User:TommiPirinen/English tagset

From Apertium
< User:TommiPirinen
Revision as of 04:21, 10 August 2014 by TommiPirinen (talk | contribs) (add interjections and formatting)
Jump to navigation Jump to search

RFC for English tags

This is from apertium-fin-eng.eng.dix though I hope to get it to be like langs/apertium-eng some day...

Verbs (google pos: Verb)

Regular English verbs inflect in these forms: accept, accepts, accepted, accepting. Some irregular verbs have like five: forget, forgets, forgot, forgotten, forgetting. The verb to behas bunch of forms: 'be, am, are, is, was, were, been, being.

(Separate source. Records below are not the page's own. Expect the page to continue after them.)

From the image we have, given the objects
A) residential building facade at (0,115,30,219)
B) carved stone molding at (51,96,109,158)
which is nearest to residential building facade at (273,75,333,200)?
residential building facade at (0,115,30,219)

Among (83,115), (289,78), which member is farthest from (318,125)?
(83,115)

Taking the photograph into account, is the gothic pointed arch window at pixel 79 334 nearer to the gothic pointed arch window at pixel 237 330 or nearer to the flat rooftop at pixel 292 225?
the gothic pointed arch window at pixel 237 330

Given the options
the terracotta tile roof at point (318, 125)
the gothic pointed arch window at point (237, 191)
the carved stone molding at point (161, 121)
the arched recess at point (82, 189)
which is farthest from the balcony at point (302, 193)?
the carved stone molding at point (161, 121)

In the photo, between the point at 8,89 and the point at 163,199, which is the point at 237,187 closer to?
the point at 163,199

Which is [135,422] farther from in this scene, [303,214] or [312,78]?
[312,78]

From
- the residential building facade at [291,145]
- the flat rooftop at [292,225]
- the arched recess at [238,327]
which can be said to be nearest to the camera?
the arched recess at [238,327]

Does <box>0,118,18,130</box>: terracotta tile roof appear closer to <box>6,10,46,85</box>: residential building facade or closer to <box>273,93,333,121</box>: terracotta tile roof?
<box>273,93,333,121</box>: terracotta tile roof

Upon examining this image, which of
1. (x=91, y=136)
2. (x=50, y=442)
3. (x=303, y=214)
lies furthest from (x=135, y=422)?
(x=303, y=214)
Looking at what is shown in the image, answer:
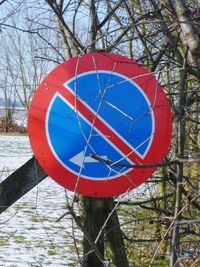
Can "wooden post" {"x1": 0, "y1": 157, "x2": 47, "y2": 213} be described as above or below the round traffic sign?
below

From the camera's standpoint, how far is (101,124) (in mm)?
1695

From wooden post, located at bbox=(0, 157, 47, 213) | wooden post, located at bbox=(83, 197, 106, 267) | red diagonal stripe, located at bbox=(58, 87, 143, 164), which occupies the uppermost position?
red diagonal stripe, located at bbox=(58, 87, 143, 164)

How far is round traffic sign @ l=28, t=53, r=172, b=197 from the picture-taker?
5.55ft

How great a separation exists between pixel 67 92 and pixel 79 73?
74mm

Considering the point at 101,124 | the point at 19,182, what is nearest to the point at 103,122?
the point at 101,124

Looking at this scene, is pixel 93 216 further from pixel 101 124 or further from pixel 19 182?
pixel 101 124

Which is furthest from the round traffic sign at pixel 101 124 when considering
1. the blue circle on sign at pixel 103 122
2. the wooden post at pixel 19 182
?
the wooden post at pixel 19 182

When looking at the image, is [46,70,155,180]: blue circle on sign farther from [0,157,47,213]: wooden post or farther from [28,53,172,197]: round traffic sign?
[0,157,47,213]: wooden post

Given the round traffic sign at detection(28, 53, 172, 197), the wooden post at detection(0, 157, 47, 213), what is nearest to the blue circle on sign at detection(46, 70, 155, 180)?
the round traffic sign at detection(28, 53, 172, 197)

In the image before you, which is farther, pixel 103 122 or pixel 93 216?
pixel 93 216

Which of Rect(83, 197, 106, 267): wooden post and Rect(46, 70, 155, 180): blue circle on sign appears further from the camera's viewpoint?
Rect(83, 197, 106, 267): wooden post

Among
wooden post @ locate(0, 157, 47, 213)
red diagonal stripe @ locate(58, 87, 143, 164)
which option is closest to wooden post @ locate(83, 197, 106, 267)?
wooden post @ locate(0, 157, 47, 213)

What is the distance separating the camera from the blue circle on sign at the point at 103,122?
1.69 meters

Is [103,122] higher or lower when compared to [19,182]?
higher
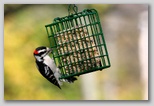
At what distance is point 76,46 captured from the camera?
5.32m

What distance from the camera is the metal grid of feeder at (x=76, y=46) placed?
17.4ft

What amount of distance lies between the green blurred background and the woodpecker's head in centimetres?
16

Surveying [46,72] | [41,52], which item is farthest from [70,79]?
[41,52]

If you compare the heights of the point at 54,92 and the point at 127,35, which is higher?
the point at 127,35

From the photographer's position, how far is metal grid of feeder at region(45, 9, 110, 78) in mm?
5293

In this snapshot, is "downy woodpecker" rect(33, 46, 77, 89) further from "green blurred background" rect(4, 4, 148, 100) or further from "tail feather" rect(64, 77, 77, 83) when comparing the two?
"green blurred background" rect(4, 4, 148, 100)

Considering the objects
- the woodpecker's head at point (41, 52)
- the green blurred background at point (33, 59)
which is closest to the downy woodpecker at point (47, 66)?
the woodpecker's head at point (41, 52)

The tags we are using to classify English verbs are:

  • vblex: for regular verbs, like accept
  • vaux: auxiliary verbs; that have verb complement, like can
  • vbser: verb be
  • vbdo: verb do
  • vbhaver: verb have

The morphs coming after (or lack of them) are classified with:

  • inf: infinitive (as in: to do, to walk)
  • pri: present indicative (as in: I do, he walks)
  • prs: present subjunctive (as in: Let there be light ; At other times it is important that we be quiet.)
  • past: common past (as in: I did, he _walked_)
  • pis: imperfect subjunctive (as in: If I were you, ...)
  • pp: past participle (as I've done, he has walked)
  • imp: imperative (as in: be quiet!)
  • pprs: present participle
  • ger: gerund
  • subs: substantive

and potentially

  • +not.adv.neg: (as in _can't_, _didn't_)

In future likely:

  • transitivity

Verb examples

The tag sequences are as follows:

Regular verbs:

walk:walk<vblex><inf>
walk:walk<vblex><pri>
walk:walk<vblex><prs>
walk:walk<vblex><imp>
walks:walk<vblex><pri><p3><sg>
walked:walk<vblex><pis>
walked:walk<vblex><past>
walked:walk<vblex><pp>
walking:walk<vblex><subs>
walking:walk<vblex><pprs>
walking:walk<vblex><ger>

Irregulars:

forget:forget<vblex><inf>
forget:forget<vblex><pri>
forgets:forget<vblex><pri><p3><sg>
forgot:forget<vblex><past>
forgotten:forget<vblex><pp>
forgetting:forget<vblex><ger>

Auxiliaries:

can:can<vaux><pri>
could:can<vaux><past>
can't:can<vaux><pri>+not<adv>
cannot:can<vaux><pri>+not<adv>
couldn't:can<vaux><past>+not<adv>
may:may<vaux><pri>
may:may<vaux><past>
might:might<vaux><pri>
might:might<vaux><past>
must:must<vaux><pri>
must:must<vaux><past>
ought:ought<vaux><pri>
ought:ought<vaux><past>
shall:shall<vaux><pri>
should:shall<vaux><past>
shan't:shall<vaux><pri>+not<adv>
shouldn't:shall<vaux><past>+not<adv>
will:will<vaux><pri>
would:will<vaux><past>
won't:will<vaux><pri>+not<adv>
wouldn't:will<vaux><past>+not<adv>

Verb have:

have:have<vbhaver><inf>
have:have<vbhaver><pri>
has:have<vbhaver><pri><p3><sg>
had:have<vbhaver><past>
having:have<vbhaver><ger>

Verb do:

do:do<vbdo><inf>
do:do<vbdo><imp>
do:do<vbdo><pri>
does:do<vbdo><pri><p3><sg>
did:do<vbdo><past>
did:do<vbdo><pis>
doing:do<vbdo><subs>
doing:do<vbdo><pprs>
doing:do<vbdo><ger>
done:do<vbdo><pp>

Nouns (google pos: Noun)

Nouns have commonly two forms and possessives along them: beer, beers, beer's, beers'. Some don't: ?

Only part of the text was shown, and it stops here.